What’s the first queer rep you saw that really resonated with you? Is there anything you’d still really like to see?
My first experience in queer reading was sitting down with Dorothy Allison’s Bastard out of Carolina. It was the first book I’d ever read where I just sat and thought, “wow, here I am – I see myself in here.” The writing was so raw and bare. It was a revelation for me. It’s the book I read that made me know I wanted to be a writer. I love all of Dorothy’s work for sure, but I can think about that book any time and still have that feeling in my chest, that huge heart glow that made me feel just a tiny bit less alone.
I would say I am always reading looking for other queer writing that makes me feel like I am experiencing the day-to-day dynamics of queer relationships. I am much less interested in reading coming out stories and would just love to see more narratives that focus on how dynamics sit between queer people in a family, in a household, in a region, in a place. Those little moments of time, smaller pockets. I am forever searching for that as a reader. Also I would love to see more queer horror narratives!
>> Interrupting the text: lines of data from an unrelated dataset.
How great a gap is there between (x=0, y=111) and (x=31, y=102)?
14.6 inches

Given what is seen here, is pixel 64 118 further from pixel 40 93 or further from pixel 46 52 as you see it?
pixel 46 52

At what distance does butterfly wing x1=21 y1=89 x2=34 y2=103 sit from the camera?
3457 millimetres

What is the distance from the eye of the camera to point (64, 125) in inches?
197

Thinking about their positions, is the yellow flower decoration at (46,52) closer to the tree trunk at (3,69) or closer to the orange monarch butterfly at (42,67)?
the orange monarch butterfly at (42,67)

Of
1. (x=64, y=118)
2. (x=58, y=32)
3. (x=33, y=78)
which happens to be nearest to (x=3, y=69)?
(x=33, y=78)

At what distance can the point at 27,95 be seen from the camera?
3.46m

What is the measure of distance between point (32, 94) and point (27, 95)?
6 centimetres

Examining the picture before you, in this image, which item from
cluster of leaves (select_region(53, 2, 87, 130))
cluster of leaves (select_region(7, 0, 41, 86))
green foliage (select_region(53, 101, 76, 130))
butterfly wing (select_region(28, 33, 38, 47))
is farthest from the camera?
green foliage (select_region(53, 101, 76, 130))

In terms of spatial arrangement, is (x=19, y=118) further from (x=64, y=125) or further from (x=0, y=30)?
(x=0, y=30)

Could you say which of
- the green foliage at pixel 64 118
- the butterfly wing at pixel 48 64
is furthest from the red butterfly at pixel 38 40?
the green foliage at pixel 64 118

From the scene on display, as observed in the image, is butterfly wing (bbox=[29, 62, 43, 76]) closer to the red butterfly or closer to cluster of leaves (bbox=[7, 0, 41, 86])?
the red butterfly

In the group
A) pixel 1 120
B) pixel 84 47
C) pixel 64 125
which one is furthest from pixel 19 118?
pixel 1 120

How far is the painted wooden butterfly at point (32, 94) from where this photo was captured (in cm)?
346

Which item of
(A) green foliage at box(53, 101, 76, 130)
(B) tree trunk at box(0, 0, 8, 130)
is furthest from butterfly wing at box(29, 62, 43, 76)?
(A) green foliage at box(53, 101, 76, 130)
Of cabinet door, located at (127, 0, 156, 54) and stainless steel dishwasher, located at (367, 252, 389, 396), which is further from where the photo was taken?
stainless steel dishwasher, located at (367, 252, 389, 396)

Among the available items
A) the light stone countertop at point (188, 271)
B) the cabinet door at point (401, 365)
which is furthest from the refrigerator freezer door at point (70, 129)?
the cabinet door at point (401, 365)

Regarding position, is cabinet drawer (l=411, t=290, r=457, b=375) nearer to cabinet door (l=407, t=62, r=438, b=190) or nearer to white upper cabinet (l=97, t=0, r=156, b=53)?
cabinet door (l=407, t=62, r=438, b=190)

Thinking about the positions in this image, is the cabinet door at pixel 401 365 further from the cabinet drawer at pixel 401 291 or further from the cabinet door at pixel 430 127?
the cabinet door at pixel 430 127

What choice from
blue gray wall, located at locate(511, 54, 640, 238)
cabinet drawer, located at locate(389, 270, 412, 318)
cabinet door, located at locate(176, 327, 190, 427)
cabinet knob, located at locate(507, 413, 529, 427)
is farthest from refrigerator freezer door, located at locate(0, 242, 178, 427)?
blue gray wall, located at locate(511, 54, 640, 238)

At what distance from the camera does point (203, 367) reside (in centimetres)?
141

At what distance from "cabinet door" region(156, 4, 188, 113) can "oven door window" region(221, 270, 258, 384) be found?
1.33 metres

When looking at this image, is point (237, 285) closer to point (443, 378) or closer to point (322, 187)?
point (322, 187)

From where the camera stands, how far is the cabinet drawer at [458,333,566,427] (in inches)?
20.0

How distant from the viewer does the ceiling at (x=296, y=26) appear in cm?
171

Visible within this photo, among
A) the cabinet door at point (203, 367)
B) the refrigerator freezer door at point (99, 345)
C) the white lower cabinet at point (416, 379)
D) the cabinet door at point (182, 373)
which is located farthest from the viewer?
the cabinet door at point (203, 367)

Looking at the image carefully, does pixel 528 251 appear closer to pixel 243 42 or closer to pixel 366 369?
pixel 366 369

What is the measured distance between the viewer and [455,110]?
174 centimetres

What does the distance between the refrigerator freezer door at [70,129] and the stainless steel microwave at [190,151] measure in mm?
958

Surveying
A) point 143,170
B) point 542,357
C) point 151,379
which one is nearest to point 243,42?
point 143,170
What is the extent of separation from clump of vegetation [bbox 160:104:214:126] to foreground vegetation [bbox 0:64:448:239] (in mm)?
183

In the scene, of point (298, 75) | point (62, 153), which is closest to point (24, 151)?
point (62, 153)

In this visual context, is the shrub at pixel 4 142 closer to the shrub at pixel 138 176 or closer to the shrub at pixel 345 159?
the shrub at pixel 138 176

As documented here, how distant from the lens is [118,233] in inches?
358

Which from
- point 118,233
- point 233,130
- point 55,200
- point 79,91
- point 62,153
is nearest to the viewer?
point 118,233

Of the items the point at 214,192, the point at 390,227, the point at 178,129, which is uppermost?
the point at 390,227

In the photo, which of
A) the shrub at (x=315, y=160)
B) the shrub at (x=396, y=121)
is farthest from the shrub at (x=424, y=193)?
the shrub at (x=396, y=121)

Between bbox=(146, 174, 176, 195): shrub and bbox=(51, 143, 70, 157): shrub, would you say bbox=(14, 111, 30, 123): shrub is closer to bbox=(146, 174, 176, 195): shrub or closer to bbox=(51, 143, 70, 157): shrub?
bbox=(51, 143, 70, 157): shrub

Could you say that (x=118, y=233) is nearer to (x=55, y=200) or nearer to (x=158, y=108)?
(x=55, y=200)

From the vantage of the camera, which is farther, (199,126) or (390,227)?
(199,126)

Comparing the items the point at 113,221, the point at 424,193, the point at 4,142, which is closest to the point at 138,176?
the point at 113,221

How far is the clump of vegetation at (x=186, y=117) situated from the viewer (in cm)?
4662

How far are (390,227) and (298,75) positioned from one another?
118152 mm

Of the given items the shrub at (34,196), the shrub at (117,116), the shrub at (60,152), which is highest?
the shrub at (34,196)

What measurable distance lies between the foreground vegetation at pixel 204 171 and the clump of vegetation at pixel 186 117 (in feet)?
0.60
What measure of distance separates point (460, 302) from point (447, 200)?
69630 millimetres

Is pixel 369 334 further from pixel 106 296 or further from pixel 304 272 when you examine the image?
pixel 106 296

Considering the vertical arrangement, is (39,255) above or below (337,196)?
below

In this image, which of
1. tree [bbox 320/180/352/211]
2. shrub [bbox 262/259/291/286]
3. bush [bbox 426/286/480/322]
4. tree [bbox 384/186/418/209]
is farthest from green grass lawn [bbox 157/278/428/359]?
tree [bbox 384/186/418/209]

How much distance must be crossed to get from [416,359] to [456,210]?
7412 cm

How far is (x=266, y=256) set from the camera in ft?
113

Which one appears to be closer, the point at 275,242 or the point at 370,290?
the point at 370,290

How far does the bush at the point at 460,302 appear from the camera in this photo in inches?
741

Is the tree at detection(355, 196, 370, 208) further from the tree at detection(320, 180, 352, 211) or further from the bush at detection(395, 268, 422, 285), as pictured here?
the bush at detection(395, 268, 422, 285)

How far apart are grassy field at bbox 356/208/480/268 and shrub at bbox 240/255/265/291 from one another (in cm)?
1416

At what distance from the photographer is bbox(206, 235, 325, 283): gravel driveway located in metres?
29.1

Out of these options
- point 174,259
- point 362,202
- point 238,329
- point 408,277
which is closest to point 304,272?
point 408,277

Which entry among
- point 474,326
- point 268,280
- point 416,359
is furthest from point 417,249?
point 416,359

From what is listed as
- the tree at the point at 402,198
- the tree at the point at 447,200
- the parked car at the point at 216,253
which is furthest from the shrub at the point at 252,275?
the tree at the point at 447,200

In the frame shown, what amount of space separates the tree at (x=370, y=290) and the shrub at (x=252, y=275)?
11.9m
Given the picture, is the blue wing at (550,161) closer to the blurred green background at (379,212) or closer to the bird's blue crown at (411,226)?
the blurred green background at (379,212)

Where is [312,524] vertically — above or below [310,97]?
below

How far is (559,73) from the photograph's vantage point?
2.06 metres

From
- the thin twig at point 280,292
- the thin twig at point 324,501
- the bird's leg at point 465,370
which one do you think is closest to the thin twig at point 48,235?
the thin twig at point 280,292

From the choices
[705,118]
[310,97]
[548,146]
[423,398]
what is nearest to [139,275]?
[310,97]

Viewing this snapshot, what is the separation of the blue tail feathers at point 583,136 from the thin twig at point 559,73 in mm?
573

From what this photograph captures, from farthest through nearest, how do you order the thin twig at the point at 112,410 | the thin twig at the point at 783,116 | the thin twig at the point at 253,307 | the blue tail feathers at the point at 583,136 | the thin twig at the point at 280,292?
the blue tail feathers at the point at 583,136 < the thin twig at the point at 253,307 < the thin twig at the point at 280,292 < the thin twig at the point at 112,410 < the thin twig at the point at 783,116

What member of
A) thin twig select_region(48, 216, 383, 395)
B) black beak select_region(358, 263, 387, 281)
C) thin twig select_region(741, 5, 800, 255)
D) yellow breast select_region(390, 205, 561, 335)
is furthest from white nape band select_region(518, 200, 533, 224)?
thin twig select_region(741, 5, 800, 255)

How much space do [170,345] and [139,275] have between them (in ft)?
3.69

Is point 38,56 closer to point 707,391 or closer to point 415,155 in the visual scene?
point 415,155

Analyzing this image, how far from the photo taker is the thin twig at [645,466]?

There’s a lot of talk about how adult fiction, particularly literary fiction, is harder to find online, and as a blogger for a site that tries to cover it all, I certainly can’t argue with that. How do you stay on top of queer lit coming out, and is there any you’d particularly like to recommend, or are especially excited to read?
I would say that I try and search for it, for sure, but there are places I definitely go to hear about new queer lit. One of those places is Lambda Literary. I also have a large community of queer writers who I trust and value their opinions, so I am forever picking everyone’s brains when it comes to new work. There is also a ton of queer poetry out there now that I am obsessed with and I don’t think gets talked about as much as it should. Tommy Pico’s entire body of work is a revelation. I wish everyone could read every single book of his! I love T Kira Madden’s memoir that dropped in March, Long Live the Tribe of Fatherless Girls. Also Nicole Dennis-Benn’s Patsy that drops very soon! Jaquira Diaz has an essay collection dropping as well called Ordinary Girls. That’s very queer and also VERY Florida.
And finally, perhaps most important question: what is, technically, the best ravioli?
Human beings are the finest raviolis on the planet.
Kristen Arnett is a queer fiction and essay writer. She was awarded Ninth Letter‘s 2015 Literary Award in Fiction, was runner-up for the 2016 Robert Watson Literary Prize at The Greensboro Review, and was a finalist for Indiana Review’s 2016 Fiction Prize. She’s a columnist for Literary Hub and her work has appeared or is upcoming at North American Review, The Normal School, Gulf Coast, TriQuarterly, Guernica, Electric Literature, McSweeneys, PBS Newshour, Literary Hub, Volume 1 Brooklyn, OSU’s The Journal, Catapult, Bennington Review, Portland Review, Tin House Flash Fridays/The Guardian, Salon, The Rumpus, and elsewhere. Her debut story collection, Felt in the Jaw, was published by Split Lip Press and was awarded the 2017 Coil Book Award. Her novel, Mostly Dead Things, will be published by Tin House Books in June 2019.